## [SOURCE DATA]
════════

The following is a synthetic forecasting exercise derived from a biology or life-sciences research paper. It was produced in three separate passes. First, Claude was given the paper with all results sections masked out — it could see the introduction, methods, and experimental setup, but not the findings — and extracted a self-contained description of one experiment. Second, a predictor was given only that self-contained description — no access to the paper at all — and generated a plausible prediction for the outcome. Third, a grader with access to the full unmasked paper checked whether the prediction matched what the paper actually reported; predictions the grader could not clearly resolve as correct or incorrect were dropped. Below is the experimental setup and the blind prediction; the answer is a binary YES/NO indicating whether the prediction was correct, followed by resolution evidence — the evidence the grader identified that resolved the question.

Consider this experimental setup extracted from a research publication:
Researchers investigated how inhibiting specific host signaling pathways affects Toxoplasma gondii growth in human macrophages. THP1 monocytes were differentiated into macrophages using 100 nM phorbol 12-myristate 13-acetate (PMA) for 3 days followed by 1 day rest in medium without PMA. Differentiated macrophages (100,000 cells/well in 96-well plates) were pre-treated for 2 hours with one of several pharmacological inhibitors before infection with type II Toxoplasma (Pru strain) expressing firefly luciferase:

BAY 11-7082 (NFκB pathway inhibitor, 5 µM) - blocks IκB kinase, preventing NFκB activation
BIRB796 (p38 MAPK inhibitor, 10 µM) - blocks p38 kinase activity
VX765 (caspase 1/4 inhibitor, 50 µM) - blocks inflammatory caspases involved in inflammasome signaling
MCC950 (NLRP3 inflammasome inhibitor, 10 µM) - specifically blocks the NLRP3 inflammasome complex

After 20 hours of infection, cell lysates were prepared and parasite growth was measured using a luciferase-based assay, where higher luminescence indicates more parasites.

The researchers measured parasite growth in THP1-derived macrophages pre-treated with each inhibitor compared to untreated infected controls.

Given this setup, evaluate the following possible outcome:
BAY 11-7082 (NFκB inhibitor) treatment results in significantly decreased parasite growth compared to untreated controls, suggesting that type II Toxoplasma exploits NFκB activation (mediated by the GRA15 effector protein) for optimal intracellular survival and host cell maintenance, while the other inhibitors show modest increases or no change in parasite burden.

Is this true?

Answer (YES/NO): NO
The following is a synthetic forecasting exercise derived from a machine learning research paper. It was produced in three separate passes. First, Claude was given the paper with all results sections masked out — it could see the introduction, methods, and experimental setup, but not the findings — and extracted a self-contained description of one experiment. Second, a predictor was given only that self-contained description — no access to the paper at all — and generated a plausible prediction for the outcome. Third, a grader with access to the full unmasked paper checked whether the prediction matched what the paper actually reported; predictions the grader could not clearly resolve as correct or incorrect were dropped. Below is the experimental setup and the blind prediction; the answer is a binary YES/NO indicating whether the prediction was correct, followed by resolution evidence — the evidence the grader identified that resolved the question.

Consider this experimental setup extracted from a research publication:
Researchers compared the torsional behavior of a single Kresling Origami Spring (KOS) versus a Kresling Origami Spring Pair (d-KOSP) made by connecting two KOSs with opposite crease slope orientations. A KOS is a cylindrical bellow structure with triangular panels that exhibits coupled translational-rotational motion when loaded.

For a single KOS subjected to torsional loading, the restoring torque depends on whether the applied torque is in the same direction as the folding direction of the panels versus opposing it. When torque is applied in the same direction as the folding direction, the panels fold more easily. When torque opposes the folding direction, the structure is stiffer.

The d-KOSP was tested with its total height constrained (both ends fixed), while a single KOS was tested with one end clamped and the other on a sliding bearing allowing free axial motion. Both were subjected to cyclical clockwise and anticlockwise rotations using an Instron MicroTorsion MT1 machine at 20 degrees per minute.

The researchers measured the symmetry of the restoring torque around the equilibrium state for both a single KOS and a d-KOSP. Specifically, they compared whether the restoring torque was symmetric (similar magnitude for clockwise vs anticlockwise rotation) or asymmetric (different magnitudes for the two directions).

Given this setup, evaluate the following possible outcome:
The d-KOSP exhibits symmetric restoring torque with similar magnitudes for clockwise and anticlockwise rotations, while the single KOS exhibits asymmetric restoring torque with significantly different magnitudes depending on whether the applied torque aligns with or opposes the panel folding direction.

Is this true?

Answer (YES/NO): YES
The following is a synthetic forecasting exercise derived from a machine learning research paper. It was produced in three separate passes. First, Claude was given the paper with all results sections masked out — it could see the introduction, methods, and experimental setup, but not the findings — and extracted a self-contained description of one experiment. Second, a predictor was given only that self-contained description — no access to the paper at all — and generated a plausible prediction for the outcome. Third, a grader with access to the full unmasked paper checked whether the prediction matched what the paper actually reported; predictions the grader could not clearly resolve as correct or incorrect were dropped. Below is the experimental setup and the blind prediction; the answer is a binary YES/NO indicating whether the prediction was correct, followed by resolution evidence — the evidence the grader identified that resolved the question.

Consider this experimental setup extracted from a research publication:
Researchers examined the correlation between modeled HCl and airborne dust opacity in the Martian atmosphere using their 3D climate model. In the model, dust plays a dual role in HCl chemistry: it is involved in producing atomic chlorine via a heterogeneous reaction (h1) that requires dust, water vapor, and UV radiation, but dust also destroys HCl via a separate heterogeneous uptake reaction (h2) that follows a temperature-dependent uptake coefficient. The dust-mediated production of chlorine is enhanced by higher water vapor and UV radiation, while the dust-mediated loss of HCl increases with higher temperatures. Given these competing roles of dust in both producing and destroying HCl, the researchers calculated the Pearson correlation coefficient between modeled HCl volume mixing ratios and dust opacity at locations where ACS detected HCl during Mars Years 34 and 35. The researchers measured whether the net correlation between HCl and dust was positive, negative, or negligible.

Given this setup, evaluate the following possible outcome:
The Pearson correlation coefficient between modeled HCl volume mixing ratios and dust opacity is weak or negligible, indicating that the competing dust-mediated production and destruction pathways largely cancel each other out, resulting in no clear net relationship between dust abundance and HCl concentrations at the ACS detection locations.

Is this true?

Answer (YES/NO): NO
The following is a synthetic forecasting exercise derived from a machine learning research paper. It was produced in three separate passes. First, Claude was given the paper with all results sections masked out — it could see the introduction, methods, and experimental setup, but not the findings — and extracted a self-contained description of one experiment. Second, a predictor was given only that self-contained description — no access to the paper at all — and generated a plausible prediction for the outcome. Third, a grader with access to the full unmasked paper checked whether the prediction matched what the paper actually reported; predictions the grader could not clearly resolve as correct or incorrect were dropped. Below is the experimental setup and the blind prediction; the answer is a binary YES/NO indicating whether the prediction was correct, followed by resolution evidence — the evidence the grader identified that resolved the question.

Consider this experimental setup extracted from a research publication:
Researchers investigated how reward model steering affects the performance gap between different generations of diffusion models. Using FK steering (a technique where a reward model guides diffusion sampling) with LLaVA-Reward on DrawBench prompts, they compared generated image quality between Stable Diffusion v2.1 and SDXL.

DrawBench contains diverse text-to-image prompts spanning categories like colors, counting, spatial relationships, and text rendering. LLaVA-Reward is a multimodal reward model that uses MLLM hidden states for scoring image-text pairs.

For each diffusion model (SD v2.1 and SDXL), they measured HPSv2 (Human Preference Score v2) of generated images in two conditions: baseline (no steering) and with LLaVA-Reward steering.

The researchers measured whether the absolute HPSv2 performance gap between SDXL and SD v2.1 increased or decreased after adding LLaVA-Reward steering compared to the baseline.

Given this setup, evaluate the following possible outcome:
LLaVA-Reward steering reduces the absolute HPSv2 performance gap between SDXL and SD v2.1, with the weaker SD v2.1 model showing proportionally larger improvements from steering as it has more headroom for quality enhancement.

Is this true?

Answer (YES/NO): YES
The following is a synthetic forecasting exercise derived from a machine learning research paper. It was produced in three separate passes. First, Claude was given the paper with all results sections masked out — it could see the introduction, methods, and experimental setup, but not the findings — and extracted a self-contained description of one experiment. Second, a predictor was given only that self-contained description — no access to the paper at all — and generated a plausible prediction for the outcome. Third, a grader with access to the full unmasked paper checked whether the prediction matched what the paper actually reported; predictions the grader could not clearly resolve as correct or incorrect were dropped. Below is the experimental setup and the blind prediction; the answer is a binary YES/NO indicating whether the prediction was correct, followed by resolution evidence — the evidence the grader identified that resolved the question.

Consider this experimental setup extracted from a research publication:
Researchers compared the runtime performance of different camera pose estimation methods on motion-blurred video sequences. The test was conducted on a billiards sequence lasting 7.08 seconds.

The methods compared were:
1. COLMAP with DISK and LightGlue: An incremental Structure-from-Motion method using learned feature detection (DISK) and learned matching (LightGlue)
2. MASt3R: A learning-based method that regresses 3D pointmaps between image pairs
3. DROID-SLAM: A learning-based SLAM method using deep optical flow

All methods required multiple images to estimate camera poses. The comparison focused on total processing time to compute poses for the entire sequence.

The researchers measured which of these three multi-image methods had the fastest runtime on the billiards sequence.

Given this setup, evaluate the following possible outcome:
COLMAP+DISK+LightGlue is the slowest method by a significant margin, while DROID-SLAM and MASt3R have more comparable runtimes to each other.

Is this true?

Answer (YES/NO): YES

════════

## [PROBLEM REQUIREMENTS]
Scan the material above for lines holding "COLMAP" and copy each of them.

## [OUTPUT OF THE EXERCISE]
1. COLMAP with DISK and LightGlue: An incremental Structure-from-Motion method using learned feature detection (DISK) and learned matching (LightGlue)
COLMAP+DISK+LightGlue is the slowest method by a significant margin, while DROID-SLAM and MASt3R have more comparable runtimes to each other.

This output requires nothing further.